Difendere i lavoratori. Oltre il «cretinismo parlamentare»

di Enrico Borelli

 

Come sappiamo negli ultimi 20 anni il mercato del lavoro ha subito profonde e radicali trasformazioni che ne hanno mutato le condizioni quadro.

 

Si è passati da contratti e impieghi stabili, che fornivano ai lavoratori una percezione di sicurezza, a forme di lavoro sempre più precarie e flessibili caratterizzate dai tempi parziali, dal lavoro su chiamata a quello interinale, che gettano le persone in uno stato di profonda incertezza anche rispetto alle possibili traiettorie di vita.

 

Questa situazione non ha solo conseguenze negative nell’immediato, con l’affermarsi sulla scena di una generazione che fatica ad arrivare alla fine del mese, ma purtroppo produrrà pesanti ricadute negative anche nei prossimi decenni. Andrà infatti ripensato completamente tutto il sistema del welfare concepito in un contesto in cui si affermava la logica fordista che oggi non esiste più.

 

Come può infatti l’attuale sistema garantire un minimo di prospettiva e sicurezza ai giovani che oggi a seguito di un lavoro sempre più precario e spezzettato presentano vuoti contributivi a livello pensionistico?

 

Complice l’assenza di una legislazione del lavoro che tuteli i diritti dei salariati e che per i lavoratori risulta essere tra le più inadeguate d’Europa, la situazione si è fatta oggi davvero molto critica.

 

L’ultima frontiera di questo degrado è rappresentata dal proliferare anche alle nostre latitudini del lavoro gratuito!

Lavoro gratuito che si declina in diversi modi: ore non retribuite, ore straordinarie non pagate, impieghi camuffati da stages, per non parlare del taglieggiamento dei salari subìto da un numero crescente di persone.
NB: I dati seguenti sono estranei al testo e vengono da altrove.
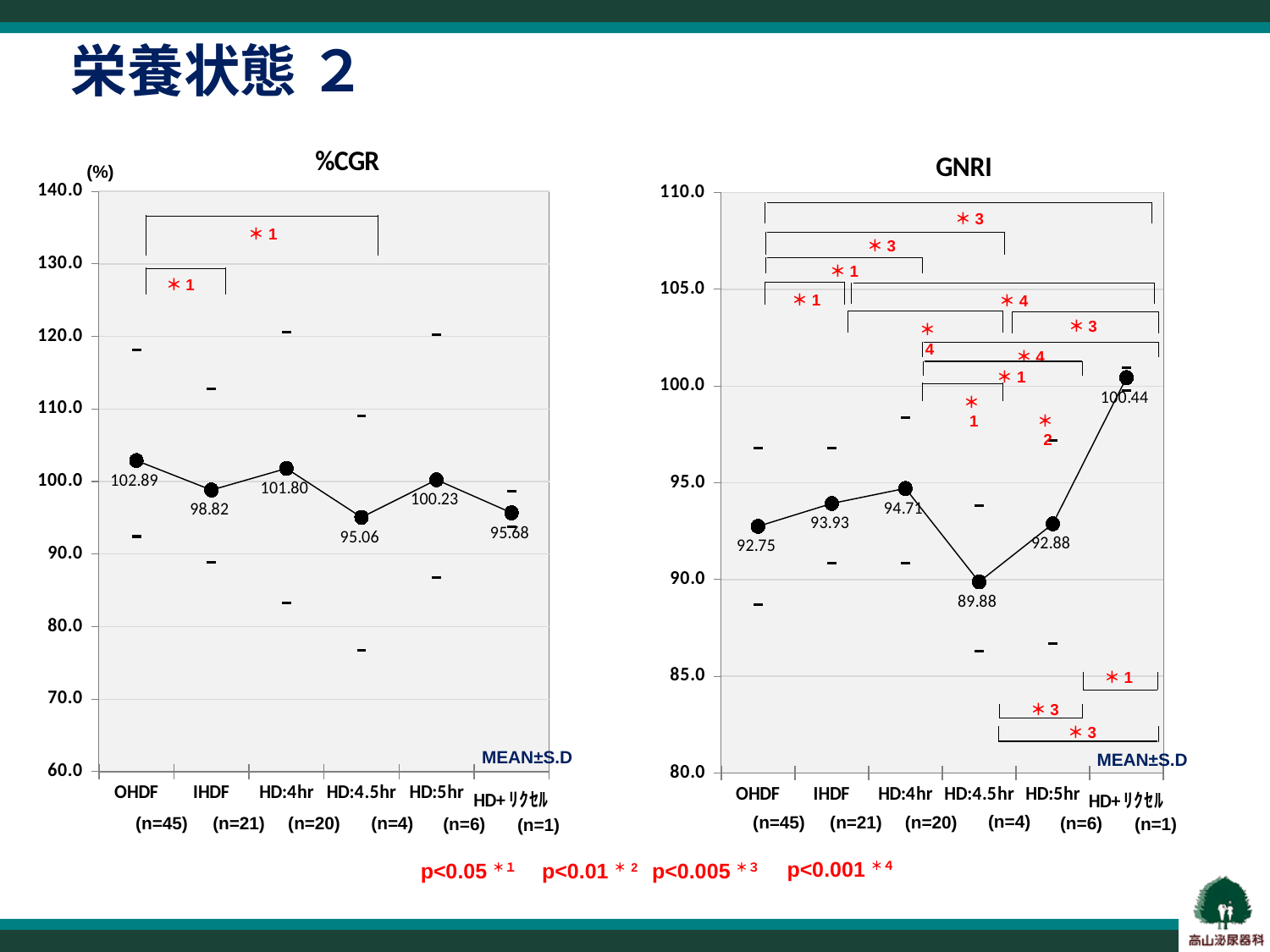
In the %CGR chart, is the mean value for HD:5hr greater or less than 100.0? greater What is the sample size (n) shown for the HD:4hr group in the %CGR chart? n=20 In the GNRI chart, what is the mean value for IHDF? 93.93 In the GNRI chart, what is the mean value for HD+リクセル? 100.44 In the GNRI chart, which is larger, the mean value for HD:4hr or HD:5hr? HD:4hr In the %CGR chart, what is the mean value for OHDF? 102.89 In the GNRI chart, which group has the highest mean value? HD+リクセル How many groups are plotted along the x axis of the GNRI chart? 6 In the %CGR chart, what is the mean value for HD:4.5hr? 95.06 In the %CGR chart, which group has the highest mean value? OHDF In the %CGR chart, what is the difference between the mean values for OHDF and IHDF? 4.07 In the GNRI chart, which group has the lowest mean value? HD:4.5hr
Un degrado dilagante che mina la coesione sociale.

 

La nostra società si sviluppa attorno al lavoro salariato e pertanto il lavoro non può essere scollegato dai diritti perché così facendo si incrina quella sorta di «contratto sociale» che aveva permesso il rafforzamento dei diritti e la costruzione di uno stato sociale negli scorsi decenni!

Ma la brutale messa in concorrenza dei lavoratori da parte di un padronato sempre più agguerrito mina anche la solidarietà e la coesione dei salariati e favorisce l’ascesa delle destre populiste e xenofobe, che sono riuscite a distogliere l’attenzione dalla vera causa dei problemi (un conflitto capitale-lavoro sempre più duro collegato allo sviluppo delle politiche neoliberali affermatesi a partire dagli anni ’80), e che con una campagna martellante hanno individuato nei migranti in generale e nei frontalieri in particolare, i responsabili dell’imbarbarimento del mercato del lavoro.

 

Un quadro che però non è aderente alla realtà. I lavoratori, tutti i lavoratori, indipendentemente dal loro statuto, subiscono infatti le conseguenze di politiche imposte dal padronato e dai governi e non sono certamente all’origine di questo disastro.

 

Ma questo degrado generale delle condizioni di impiego e questa offensiva senza precedenti promossa contro i diritti dei lavoratori è stato possibile per colpa della resa della Sinistra che non muove più la propria azione politica partendo dall’analisi del conflitto capitale e lavoro abdicando così rispetto ai propri principi.

Una Sinistra tra l’altro ripiegata entro logiche istituzionali che si trova sempre più invischiata nelle gestione delle controriforme, a immagine di quello che è avvenuto ad esempio alla Posta o nelle Ferrovie.

Una Sinistra che quindi fatica a parlare al cuore delle persone e che non riesce da tempo a suscitare attenzione, emozioni e entusiasmo.

 

E così i salariati, come evidenziato da una recente ricerca pubblicata a livello nazionale, abbracciano le organizzazioni politiche di destra.

 

Noi pensiamo che la ricostruzione della Sinistra e del movimento sindacale, e la lotta nei confronti del precariato, passino anche dalla formulazione di proposte incisive, radicali (pensiamo ad esempio all’abolizione delle agenzie interinali) che evidenzino le contraddizioni di un sistema capitalista e che sappiano suscitare attenzione e interesse da parte della popolazione.

 

Ma per fare questo, pensiamo, ci vuole anche una pratica politica diversa, che abbandoni finalmente le logiche del «cretinismo parlamentare» anteponendovi una forte presenza nella società e sui luoghi di lavoro.

 

È questa la via da seguire ed è per questo che ci siamo lanciati nella costruzione di un forte «fronte alternativo» che coniughi iniziative e riflessioni politiche con la costruzione di una presenza nella società.